What is required
What you return must match the entries word for word, minus the pictures.

^^^^^^^^

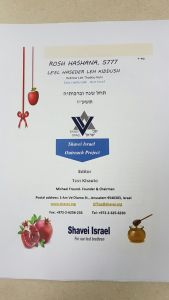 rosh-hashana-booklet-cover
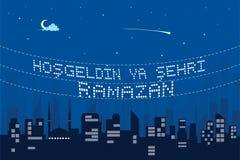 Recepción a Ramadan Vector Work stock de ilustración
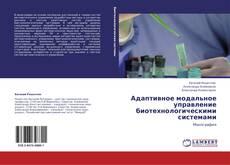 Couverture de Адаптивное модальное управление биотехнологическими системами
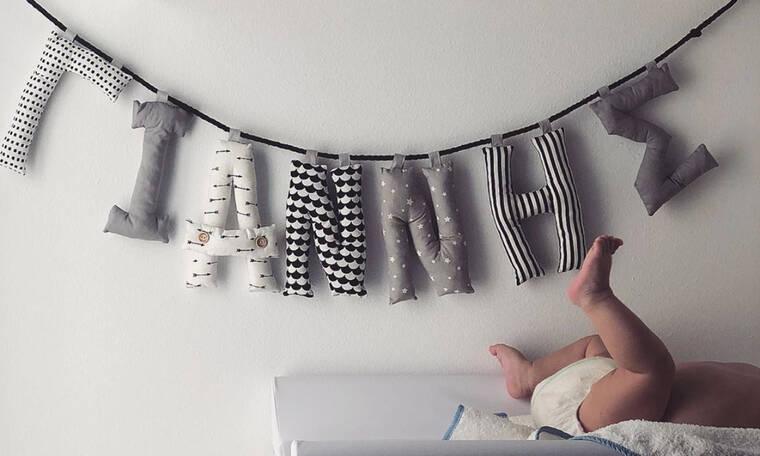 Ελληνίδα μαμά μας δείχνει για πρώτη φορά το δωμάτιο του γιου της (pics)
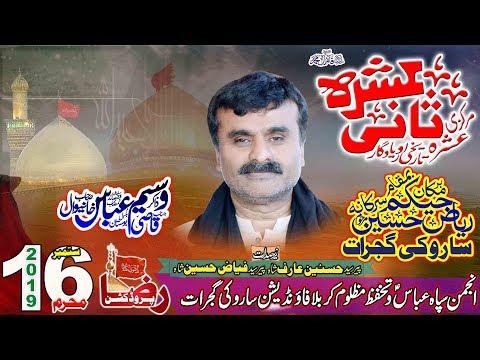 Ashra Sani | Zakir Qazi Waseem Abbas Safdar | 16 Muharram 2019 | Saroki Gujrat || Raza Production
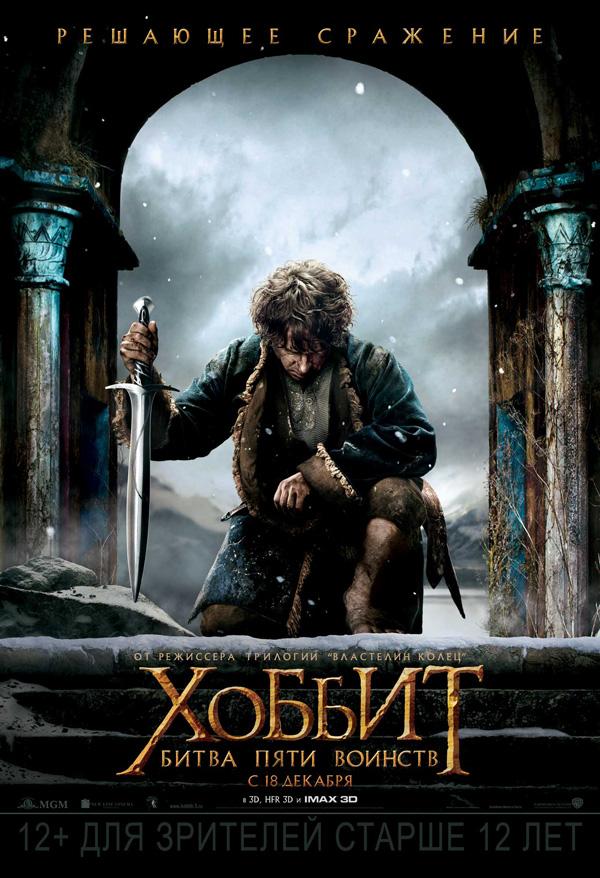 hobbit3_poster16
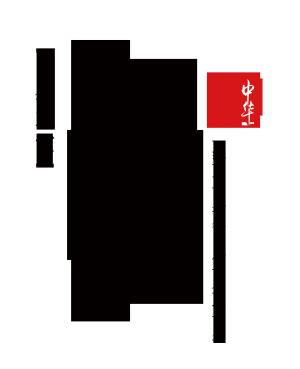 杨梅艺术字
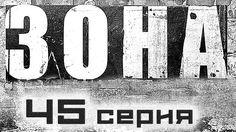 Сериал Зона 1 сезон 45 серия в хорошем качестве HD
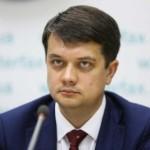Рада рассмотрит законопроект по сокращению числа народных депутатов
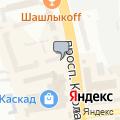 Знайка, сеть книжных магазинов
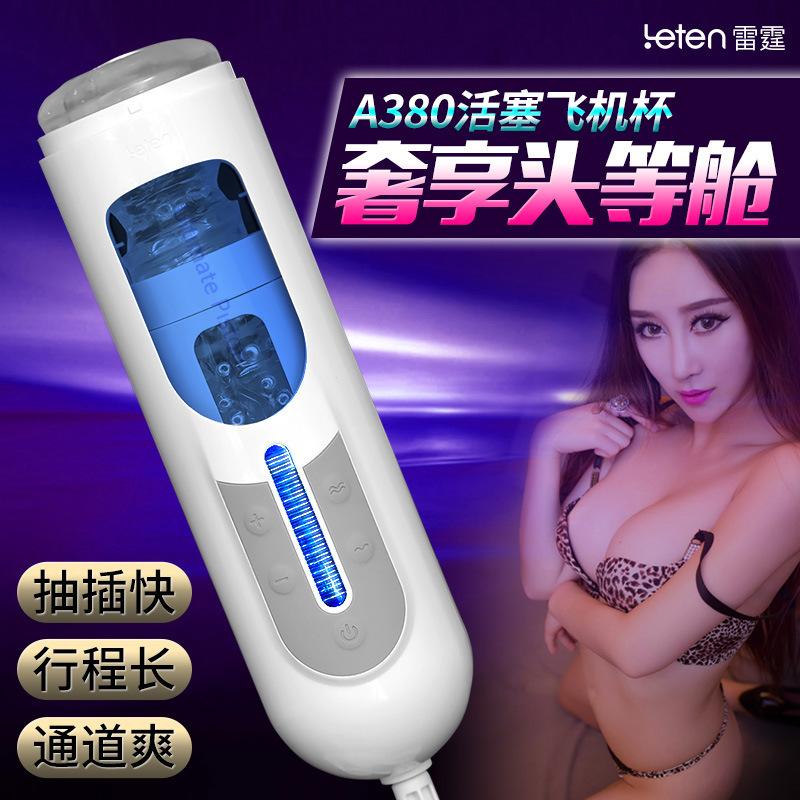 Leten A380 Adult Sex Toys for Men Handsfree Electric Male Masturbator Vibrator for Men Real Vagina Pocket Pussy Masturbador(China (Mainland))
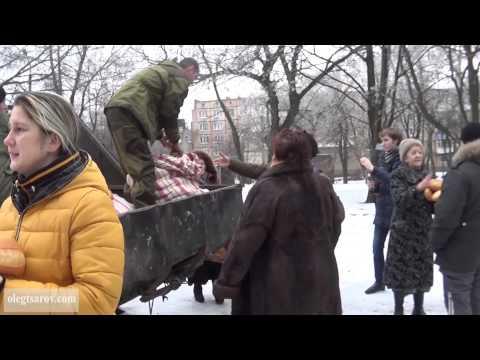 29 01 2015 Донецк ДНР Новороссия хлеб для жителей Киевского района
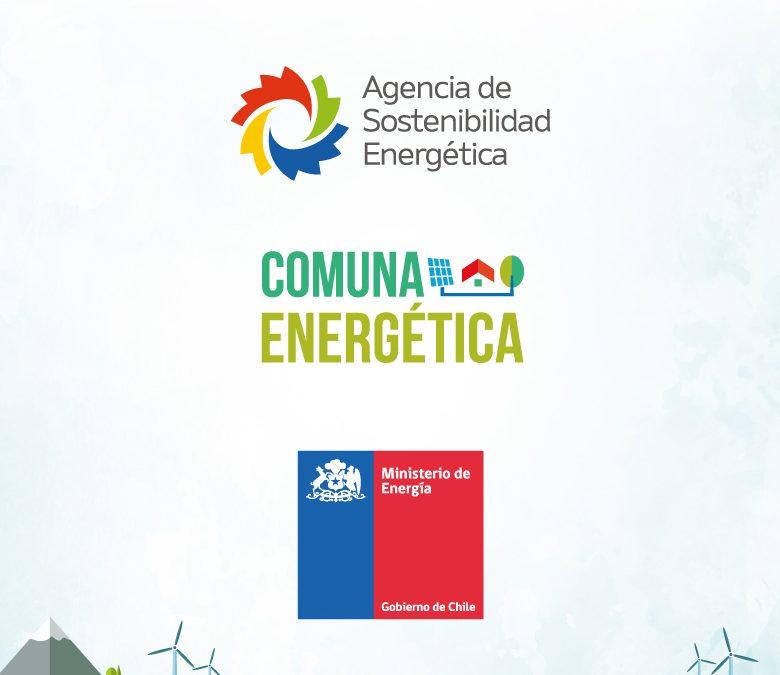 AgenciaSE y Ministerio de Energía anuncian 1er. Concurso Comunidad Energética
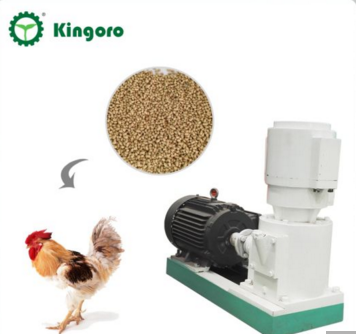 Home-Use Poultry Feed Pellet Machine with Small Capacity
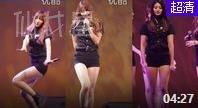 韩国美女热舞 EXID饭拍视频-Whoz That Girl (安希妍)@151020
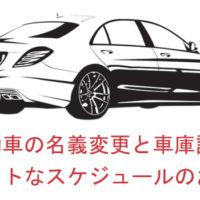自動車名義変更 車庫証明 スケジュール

^^^^^^^^

Answer section
 rosh-hashana-booklet-cover
 Recepción a Ramadan Vector Work stock de ilustración
 Couverture de Адаптивное модальное управление биотехнологическими системами
 Ελληνίδα μαμά μας δείχνει για πρώτη φορά το δωμάτιο του γιου της (pics)
 Ashra Sani | Zakir Qazi Waseem Abbas Safdar | 16 Muharram 2019 | Saroki Gujrat || Raza Production
 hobbit3_poster16
 杨梅艺术字
 Сериал Зона 1 сезон 45 серия в хорошем качестве HD
Рада рассмотрит законопроект по сокращению числа народных депутатов
 Знайка, сеть книжных магазинов
 Leten A380 Adult Sex Toys for Men Handsfree Electric Male Masturbator Vibrator for Men Real Vagina Pocket Pussy Masturbador(China (Mainland))
 29 01 2015 Донецк ДНР Новороссия хлеб для жителей Киевского района
 AgenciaSE y Ministerio de Energía anuncian 1er. Concurso Comunidad Energética
 Home-Use Poultry Feed Pellet Machine with Small Capacity
 韩国美女热舞 EXID饭拍视频-Whoz That Girl (安希妍)@151020
自動車名義変更 車庫証明 スケジュール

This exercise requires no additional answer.